Vous n'avez pas été suffisamment protégée et entendue. Cela n'aurait pas dû arriver.
Conséquences juridiques et réformes institutionnelles
La conseillère municipale sortante de la jeunesse de Neukölln, Sarah Nagel, a reconnu que des défaillances professionnelles s'étaient produites à tous les niveaux de l'administration municipale. L'Office central de la police criminelle de Berlin (LKA) et le parquet de Berlin mènent actuellement des enquêtes pénales contre plusieurs adolescents pour des infractions sexuelles présumées.
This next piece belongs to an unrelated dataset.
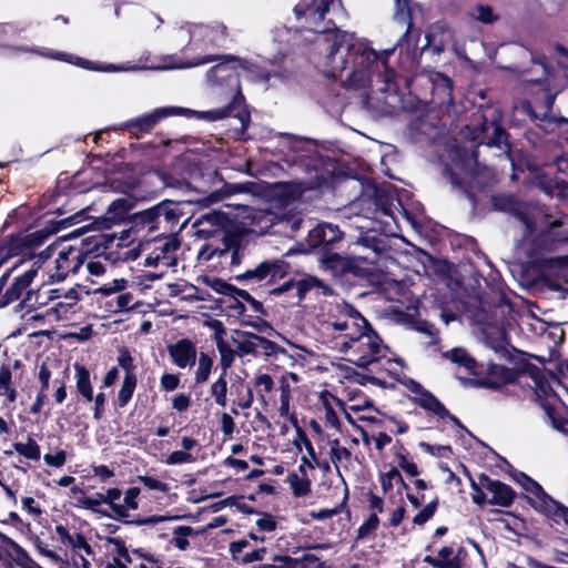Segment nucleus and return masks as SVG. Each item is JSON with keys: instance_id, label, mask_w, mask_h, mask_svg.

Le club de jeunes de la Wutzkyallee est fermé depuis le 13 mars 2026, bien que le bureau de district de Neukölln ait l'intention de rouvrir le lieu une fois que des structures de sécurité adéquates seront en place. Le rapport de 47 pages recommande d'imposer des concepts de protection obligatoires dans tous les établissements municipaux pour la jeunesse et de remanier les protocoles de gestion des dossiers au sein du bureau de protection de la jeunesse afin de garantir une intervention rapide.